Гимн дворняжке | страница 2
Каждая порода обладает двумя-тремя очевидными признаками: пудели ласковы, игривы, сенбернары добры, флегматичны, овчарка подчинена чувству долга, доберманы сухи, нервны, малоконтактны, бультерьеры свирепы, таксы уживчивы и при этом внутренне независимы, эрдельтерьеры — вечные щенки, неуправляемые, восторженные и любящие, борзые — печаль и томление в четырех стенах, восторг движения на просторе и т. д.
Дворняжек так не определишь. В них превалирует индивидуальность над тем общим, что дает порода. Поэтому они непредсказуемы. Общее — лишь преданность дому, который не гонит их прочь. И рефлекторный страх перед агрессивным жестом. Сделайте вид, что вы нагнулись за камнем, породистый пес ухом не поведет, а дворняжка метнется прочь, поджав хвост. Она вернется, станет вновь облаивать вас, кидаться, защищая доверенное ее надзору, но первая реакция необорима, ибо возникает из родовой памяти — страха.
Собаки одной породы похожи друг на дружку и внешне, и внутренне. Дворняжки многообразны: большие и маленькие, мохнатые и гладкошерстые, прямоногие и криволапые, порой в них проглядывает «благородная» кровь сеттера, пойнтера, овчарки, таксы, пуделя, а порой при всем желании не вычислишь предков; столь же разнообразны дворняжьи характеры, богатые игрою и глубиной чувств.

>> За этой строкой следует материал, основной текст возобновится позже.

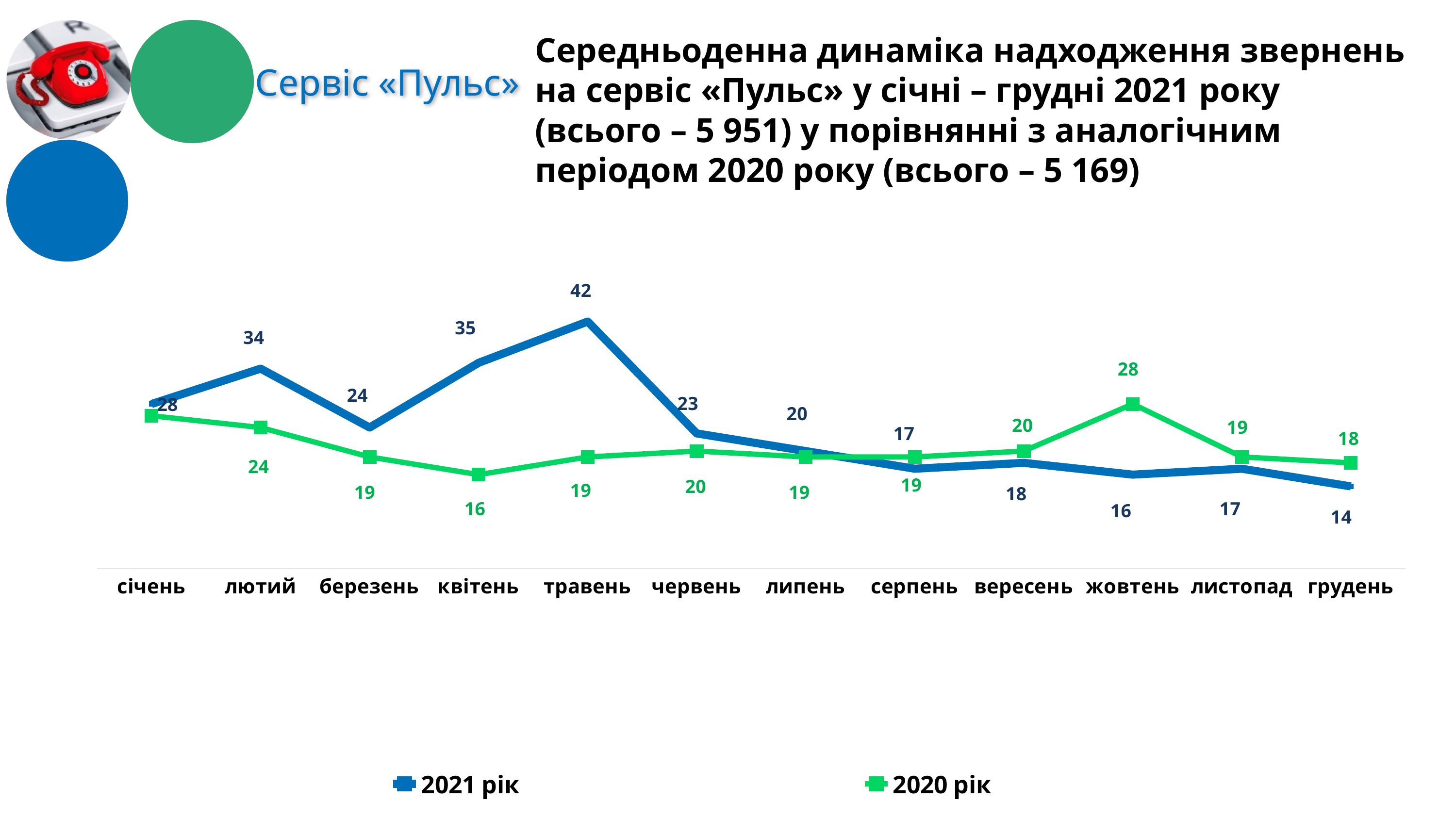
What is the difference between the 2021 рік and 2020 рік values for травень? 23 How many series does the legend list? 2 Which month has the highest value in the 2021 рік series? травень Which month has the lowest value in the 2021 рік series? грудень Which month has the highest value in the 2020 рік series? жовтень What is the value for грудень in the 2021 рік series? 14 What is the value for травень in the 2021 рік series? 42 What kind of chart is shown on the slide? line chart What is the value for жовтень in the 2020 рік series? 28 How many months are shown on the x axis? 12 What is the value for квітень in the 2020 рік series? 16 Which series has the larger value for жовтень, 2021 рік or 2020 рік? 2020 рік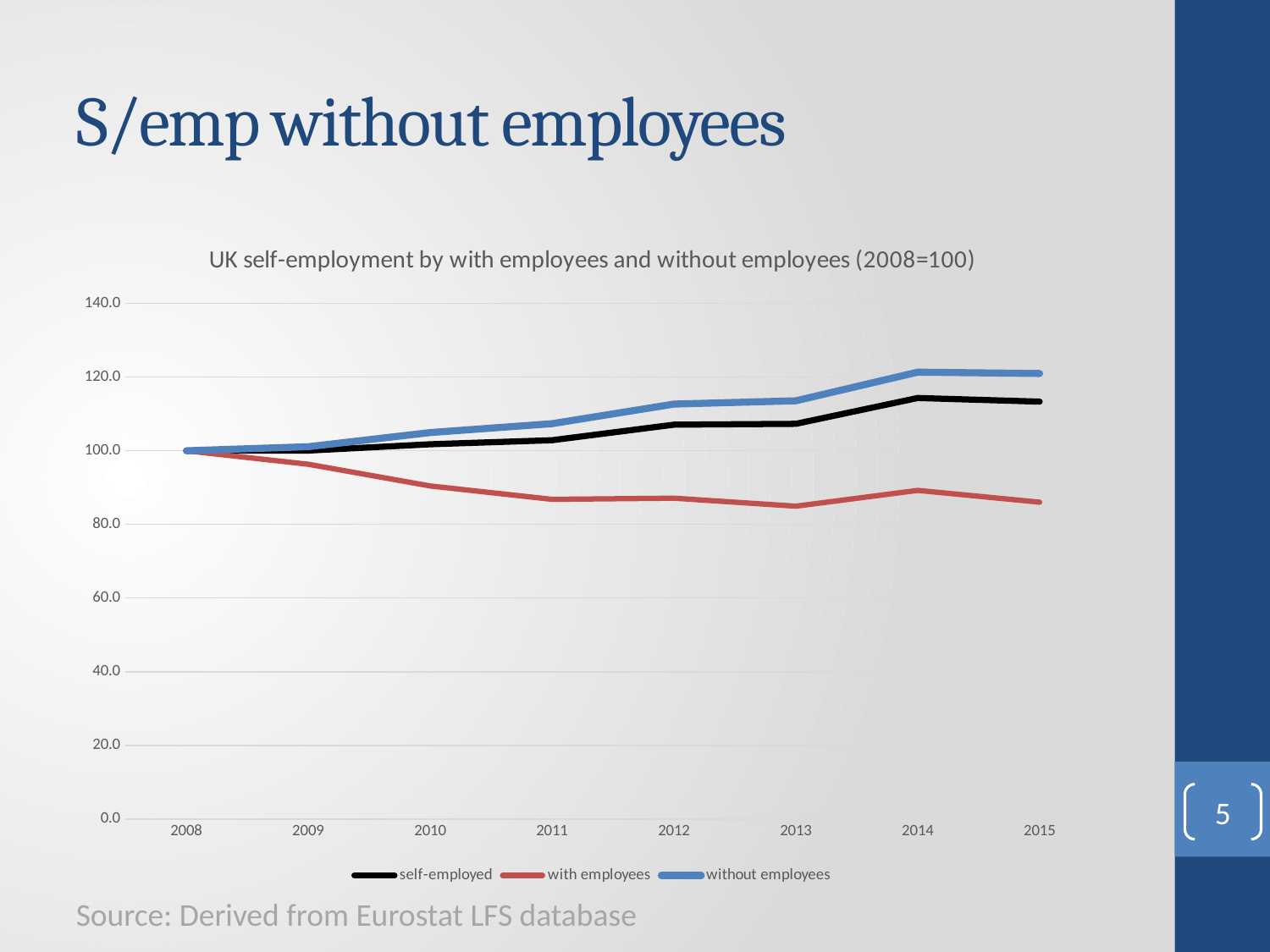
How many years are plotted along the x axis? 8 What is the value of the 'without employees' series in 2008? 100.0 Is the value for 'self-employed' in 2015 greater or less than 100? greater In 2015, which is larger: the 'self-employed' series or the 'with employees' series? self-employed Which series has the lowest value in 2015? with employees What is the title of the chart? UK self-employment by with employees and without employees (2008=100) Does the 'with employees' series rise or fall from 2008 to 2015? fall How many series does the legend list? 3 Which series has the highest value in 2015? without employees Does the 'without employees' series rise or fall from 2008 to 2015? rise Is the value for 'with employees' in 2013 greater or less than 100? less What kind of chart is shown on the slide? line chart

Трудная жизнь, непрестанная борьба за существование наделили дворняжку необычайной пластичностью, умением применяться к любым обстоятельствам, угадывать характер и намерения двуногих богов. Когда говорят, что в собаках есть зачаток душевной жизни, а не только инстинкт, то, на мой взгляд, это в первую очередь относится к дворняжке. Породистые собаки как бы запрограммированы, суть дворняжки в постоянном движении. И они необычайно умны. Зачем пойнтеру ум, ему достаточно хорошо делать стойку, зачем ум борзой — ей хватит быстрых ног, и декоративный дог может обойтись малой каплей ума, а дворняжке, чтобы выжить, нужен недюжинный, изворотливый и тонкий ум. Это ее главное оружие в немилостивом, исполненном опасностей мире.
Как себя помню, рядом были собаки. Первая — фокстерьер Трильби, но эта изящная дама была так привязана к моей матери, что на всех остальных у нее не оставалось душевного времени. Моим собственным псом стал сменивший Трильби Джек, дворняга из дворняг, по случайному совпадению имевший в близких предках фокстерьера. Его голова казалась сколком с головы Трильби, только чуть грубее и массивней, и тот же черный «румянец» на щеках.